# Start of Source document
Re: Error Executing a Fragment Replicated Join

Posted by Renato Marroquín Mogrovejo <re...@gmail.com>.

Now that the Apache server is ok with me again, I can write back to
the list. I wrote to the Apache Infra team and they told me to write
messages just in plain text, disabling any html within the message
(not that I ever sent html but oh well), I guess that worked :)
Well, first thanks for answering. I am using pig 0.7 and my pig script
is as follows:

{code}
sr = LOAD 'pigData/sr.dat' using PigStorage('|') AS
(sr_ret_date_sk:int, sr_ret_tim_sk:int, sr_ite_sk:int, sr_cus_sk:int,
sr_cde_sk:int, sr_hde_sk:int, sr_add_sk:int, sr_sto_sk:int,
sr_rea_sk:int, sr_tic_num:int, sr_ret_qua:int, sr_ret_amt:double,
sr_ret_tax:double, sr_ret_amt_inc_tax:double, sr_fee:double,
sr_ret_sh_cst:double, sr_ref_csh:double, sr_rev_cha:double,
sr_sto_cred:double, sr_net_lss:double);

cd = LOAD 'pigData/cd.dat' using PigStorage('|') AS (cd_dem_sk:int,
cd_gnd:chararray, cd_mrt_sts:chararray, cd_edt_sts:chararray,
cd_pur_est:int, cd_cred_rtg:chararray, cd_dep_cnt:int,
cd_dep_emp_cnt:int, cd_dep_col_count:int);

proy_sR = FOREACH sr GENERATE sr_cde_sk;
proy_cD = FOREACH cd GENERATE cd_dem_sk;

join_sR_cD = JOIN proy_sR BY sr_cde_sk, proy_cD BY cd_dem_sk USING 'replicated';

STORE join_sR_cD INTO 'queryResults/query.11.sr.cd.5.1' using PigStorage('|');
{/code}

Being "cd" the relation of 77MB and "sr" the relation of 32MB. I had
some other similar queries in which the 32MB relation was being joined
with smaller relations (<10MB) giving the same problem, I modified
those, so the queries <10MB would be ones being replicated.
Thanks again.

Renato M.

2011/4/27 Thejas M Nair <te...@yahoo-inc.com>:
> The exception indicates that the hadoop job creation failed. Are you able to
> run simple MR queries using each of the inputs ?
> It could also caused by some problem pig is having with copying the file
> being replicated to distributed cache.
> -Thejas
>
>
> On 4/27/11 3:42 PM, "Renato Marroquín Mogrovejo"
> <re...@gmail.com> wrote:
>
> Does anybody have any suggestions? Please???
> Thanks again.
>
> Renato M.
>
> 2011/4/26 Alan Gates <ga...@yahoo-inc.com>
>>
>> Sent for Renato, since Apache's mail system has decided it doesn't like
>> him.
>>
>> Alan.
# End of Source document
== Your task ==
Can you carry on the Pig replicated-join mailing-list thread past its last line?
# Start of Records provided
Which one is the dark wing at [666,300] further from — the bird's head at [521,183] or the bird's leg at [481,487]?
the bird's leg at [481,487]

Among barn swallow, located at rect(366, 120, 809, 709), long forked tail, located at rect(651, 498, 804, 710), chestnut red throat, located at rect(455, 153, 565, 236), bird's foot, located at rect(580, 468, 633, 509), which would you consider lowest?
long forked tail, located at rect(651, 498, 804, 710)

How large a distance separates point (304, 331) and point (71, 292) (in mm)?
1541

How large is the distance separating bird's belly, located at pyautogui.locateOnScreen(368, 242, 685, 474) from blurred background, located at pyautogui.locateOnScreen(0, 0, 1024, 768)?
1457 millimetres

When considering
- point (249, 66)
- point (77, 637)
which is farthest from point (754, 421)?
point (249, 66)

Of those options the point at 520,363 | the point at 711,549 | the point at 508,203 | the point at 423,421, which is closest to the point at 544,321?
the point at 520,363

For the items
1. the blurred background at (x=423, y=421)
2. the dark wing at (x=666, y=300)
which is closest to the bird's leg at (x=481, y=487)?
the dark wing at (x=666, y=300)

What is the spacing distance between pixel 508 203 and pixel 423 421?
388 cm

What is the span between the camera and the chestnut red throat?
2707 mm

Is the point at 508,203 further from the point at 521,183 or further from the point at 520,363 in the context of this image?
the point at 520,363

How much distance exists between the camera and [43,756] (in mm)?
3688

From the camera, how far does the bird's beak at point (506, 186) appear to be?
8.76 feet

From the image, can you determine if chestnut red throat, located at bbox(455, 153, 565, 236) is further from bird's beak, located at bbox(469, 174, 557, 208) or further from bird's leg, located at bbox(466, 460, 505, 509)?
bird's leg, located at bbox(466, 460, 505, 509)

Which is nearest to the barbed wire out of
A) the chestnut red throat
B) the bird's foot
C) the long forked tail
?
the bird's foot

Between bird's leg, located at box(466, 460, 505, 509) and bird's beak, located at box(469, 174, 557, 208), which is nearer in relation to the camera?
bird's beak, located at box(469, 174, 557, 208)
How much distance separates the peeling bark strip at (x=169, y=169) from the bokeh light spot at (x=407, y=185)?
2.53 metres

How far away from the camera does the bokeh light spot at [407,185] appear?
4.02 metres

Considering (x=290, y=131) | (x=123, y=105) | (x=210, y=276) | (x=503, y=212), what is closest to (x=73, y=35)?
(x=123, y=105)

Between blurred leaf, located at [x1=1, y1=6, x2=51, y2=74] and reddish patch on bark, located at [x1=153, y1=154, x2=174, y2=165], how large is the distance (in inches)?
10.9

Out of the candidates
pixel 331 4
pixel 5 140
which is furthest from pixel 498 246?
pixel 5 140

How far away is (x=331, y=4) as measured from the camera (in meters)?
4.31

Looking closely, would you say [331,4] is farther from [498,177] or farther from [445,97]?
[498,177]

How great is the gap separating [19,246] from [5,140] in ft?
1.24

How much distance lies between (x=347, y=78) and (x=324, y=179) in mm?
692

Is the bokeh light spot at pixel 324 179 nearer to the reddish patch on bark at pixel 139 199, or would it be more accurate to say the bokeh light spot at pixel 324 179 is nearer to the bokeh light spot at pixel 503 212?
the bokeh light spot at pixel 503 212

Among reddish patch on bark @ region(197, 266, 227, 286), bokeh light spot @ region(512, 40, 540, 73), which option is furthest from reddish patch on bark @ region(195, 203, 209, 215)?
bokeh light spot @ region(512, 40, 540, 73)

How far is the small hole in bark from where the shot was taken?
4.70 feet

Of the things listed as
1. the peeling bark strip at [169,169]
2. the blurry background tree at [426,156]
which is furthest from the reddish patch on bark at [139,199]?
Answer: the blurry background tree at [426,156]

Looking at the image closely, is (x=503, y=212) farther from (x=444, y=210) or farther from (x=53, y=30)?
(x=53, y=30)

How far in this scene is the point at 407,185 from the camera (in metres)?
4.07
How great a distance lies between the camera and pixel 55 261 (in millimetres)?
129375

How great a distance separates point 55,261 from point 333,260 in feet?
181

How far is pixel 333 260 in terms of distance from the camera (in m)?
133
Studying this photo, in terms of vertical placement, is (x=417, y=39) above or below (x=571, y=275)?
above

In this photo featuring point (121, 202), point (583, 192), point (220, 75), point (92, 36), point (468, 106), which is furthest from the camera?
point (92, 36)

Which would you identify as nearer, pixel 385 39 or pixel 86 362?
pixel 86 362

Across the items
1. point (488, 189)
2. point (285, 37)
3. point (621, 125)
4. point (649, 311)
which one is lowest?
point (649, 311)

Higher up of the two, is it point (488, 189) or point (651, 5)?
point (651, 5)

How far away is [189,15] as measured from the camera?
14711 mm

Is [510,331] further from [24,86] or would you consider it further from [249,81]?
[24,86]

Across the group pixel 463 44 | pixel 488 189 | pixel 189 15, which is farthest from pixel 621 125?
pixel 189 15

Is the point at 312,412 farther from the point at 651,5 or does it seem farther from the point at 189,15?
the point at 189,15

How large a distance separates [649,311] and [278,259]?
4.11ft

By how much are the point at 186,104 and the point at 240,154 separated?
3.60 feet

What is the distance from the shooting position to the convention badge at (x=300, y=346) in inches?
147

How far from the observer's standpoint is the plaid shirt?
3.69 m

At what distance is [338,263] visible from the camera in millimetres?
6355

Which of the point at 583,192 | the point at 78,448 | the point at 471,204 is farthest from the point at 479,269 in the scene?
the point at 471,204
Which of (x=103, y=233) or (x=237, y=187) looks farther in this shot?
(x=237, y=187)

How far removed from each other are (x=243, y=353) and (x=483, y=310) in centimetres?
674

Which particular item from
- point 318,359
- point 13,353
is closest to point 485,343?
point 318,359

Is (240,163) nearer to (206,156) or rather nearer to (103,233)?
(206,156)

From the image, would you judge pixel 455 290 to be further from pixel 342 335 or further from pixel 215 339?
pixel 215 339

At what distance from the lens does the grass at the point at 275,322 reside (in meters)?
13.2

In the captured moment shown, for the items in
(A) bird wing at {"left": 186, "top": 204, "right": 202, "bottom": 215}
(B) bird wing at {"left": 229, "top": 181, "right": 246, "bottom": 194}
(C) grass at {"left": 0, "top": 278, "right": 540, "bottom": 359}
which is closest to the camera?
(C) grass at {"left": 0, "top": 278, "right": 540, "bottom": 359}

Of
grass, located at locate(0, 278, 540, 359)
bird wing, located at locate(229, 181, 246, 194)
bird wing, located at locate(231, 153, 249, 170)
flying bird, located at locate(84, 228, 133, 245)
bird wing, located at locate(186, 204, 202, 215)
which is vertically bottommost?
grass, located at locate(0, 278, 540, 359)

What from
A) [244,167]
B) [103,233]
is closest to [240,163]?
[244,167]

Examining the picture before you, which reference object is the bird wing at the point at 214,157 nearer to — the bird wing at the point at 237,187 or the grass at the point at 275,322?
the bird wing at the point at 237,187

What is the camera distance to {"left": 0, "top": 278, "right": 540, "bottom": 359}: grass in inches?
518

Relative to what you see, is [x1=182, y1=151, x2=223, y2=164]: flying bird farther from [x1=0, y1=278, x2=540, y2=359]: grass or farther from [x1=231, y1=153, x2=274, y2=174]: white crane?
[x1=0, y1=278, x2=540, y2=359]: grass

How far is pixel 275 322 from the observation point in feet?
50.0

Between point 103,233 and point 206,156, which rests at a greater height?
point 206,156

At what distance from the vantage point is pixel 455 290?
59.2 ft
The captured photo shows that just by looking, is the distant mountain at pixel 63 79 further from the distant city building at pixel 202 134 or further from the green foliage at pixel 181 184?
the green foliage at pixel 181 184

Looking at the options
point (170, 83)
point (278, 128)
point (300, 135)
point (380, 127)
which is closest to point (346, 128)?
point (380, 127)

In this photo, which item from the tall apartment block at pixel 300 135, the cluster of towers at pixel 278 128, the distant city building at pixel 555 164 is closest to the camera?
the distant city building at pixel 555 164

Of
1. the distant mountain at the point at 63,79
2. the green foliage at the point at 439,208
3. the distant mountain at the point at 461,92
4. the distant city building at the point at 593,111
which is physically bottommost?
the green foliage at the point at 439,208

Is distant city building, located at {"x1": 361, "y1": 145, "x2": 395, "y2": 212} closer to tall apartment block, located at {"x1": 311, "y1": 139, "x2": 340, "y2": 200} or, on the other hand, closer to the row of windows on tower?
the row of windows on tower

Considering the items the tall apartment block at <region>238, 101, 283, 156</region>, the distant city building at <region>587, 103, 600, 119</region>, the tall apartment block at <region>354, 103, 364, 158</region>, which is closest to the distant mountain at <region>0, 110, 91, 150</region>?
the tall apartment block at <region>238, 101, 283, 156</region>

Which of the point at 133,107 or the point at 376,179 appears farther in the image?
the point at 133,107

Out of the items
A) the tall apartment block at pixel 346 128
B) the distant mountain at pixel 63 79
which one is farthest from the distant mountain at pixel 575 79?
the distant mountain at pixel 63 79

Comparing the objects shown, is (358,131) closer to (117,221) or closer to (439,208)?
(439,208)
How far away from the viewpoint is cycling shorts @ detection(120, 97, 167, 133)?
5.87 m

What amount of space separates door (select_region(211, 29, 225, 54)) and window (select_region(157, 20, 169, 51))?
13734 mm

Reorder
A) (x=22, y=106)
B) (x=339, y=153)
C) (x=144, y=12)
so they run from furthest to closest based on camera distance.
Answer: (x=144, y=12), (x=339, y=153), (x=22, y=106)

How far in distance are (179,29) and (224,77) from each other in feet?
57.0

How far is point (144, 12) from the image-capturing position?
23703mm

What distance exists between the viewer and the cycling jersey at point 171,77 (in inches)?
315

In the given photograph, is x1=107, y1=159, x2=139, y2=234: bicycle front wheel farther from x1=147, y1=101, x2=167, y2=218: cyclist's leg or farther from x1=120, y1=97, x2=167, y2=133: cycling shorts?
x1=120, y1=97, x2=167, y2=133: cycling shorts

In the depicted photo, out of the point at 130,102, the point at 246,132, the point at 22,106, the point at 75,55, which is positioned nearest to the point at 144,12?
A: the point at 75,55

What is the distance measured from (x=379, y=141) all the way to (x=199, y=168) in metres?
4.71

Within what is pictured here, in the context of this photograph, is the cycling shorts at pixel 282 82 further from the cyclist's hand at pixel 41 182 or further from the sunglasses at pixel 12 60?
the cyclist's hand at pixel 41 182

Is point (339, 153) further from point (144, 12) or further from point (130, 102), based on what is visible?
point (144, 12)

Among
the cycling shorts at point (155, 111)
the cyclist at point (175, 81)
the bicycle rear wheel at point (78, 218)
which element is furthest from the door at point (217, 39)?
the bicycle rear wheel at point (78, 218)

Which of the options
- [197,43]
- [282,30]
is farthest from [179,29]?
# End of Records provided
== Output of the exercise ==
>>
>> I am getting an error while trying to execute a simple fragment replicated
>> join on two files (one of 77MB and the other one of 32MB). I am using the
>> 32MB file as the small one to be replicated, but I keep getting this
>> error.
>> Does any body know how this count is done? I mean how Pig determines that
>> the small file is not small enough, or how I could modify this?
>> I am executing these on four PC's with 3GB of RAM running DebianLenny.
>> Thanks in advance.
>>
>>
>> Renato M.
>>
>> Pig Stack Trace
>> ---------------
>> ERROR 2017: Internal error creating job configuration.
>>
>> org.apache.pig.backend.executionengine.ExecException: ERROR 2043:
>> Unexpected
>> error during execution.
>>      at
>>
>> org.apache.pig.backend.hadoop.executionengine.HExecutionEngine.execute(HExecutionEngine.java:332)
>>      at
>> org.apache.pig.PigServer.executeCompiledLogicalPlan(PigServer.java:835)
>>      at org.apache.pig.PigServer.execute(PigServer.java:828)
>>      at org.apache.pig.PigServer.access$100(PigServer.java:105)
>>      at org.apache.pig.PigServer$Graph.execute(PigServer.java:1080)
>>      at org.apache.pig.PigServer.executeBatch(PigServer.java:288)
>>      at
>> org.apache.pig.tools.grunt.GruntParser.executeBatch(GruntParser.java:109)
>>      at
>>
>> org.apache.pig.tools.grunt.GruntParser.parseStopOnError(GruntParser.java:166)
>>      at
>>
>> org.apache.pig.tools.grunt.GruntParser.parseStopOnError(GruntParser.java:138)
>>      at org.apache.pig.tools.grunt.Grunt.exec(Grunt.java:89)
>>      at org.apache.pig.Main.main(Main.java:391)
>> Caused by:
>>
>> org.apache.pig.backend.hadoop.executionengine.mapReduceLayer.JobCreationException:
>> ERROR 2017: Internal error creating job configuration.
>>      at
>>
>> org.apache.pig.backend.hadoop.executionengine.mapReduceLayer.JobControlCompiler.getJob(JobControlCompiler.java:624)
>>      at
>>
>> org.apache.pig.backend.hadoop.executionengine.mapReduceLayer.JobControlCompiler.compile(JobControlCompiler.java:246)
>>      at
>>
>> org.apache.pig.backend.hadoop.executionengine.mapReduceLayer.MapReduceLauncher.
>>
>>
>>
>
>
>
> --
>
>

Re: Error Executing a Fragment Replicated Join

Posted by Alan Gates <ga...@yahoo-inc.com>.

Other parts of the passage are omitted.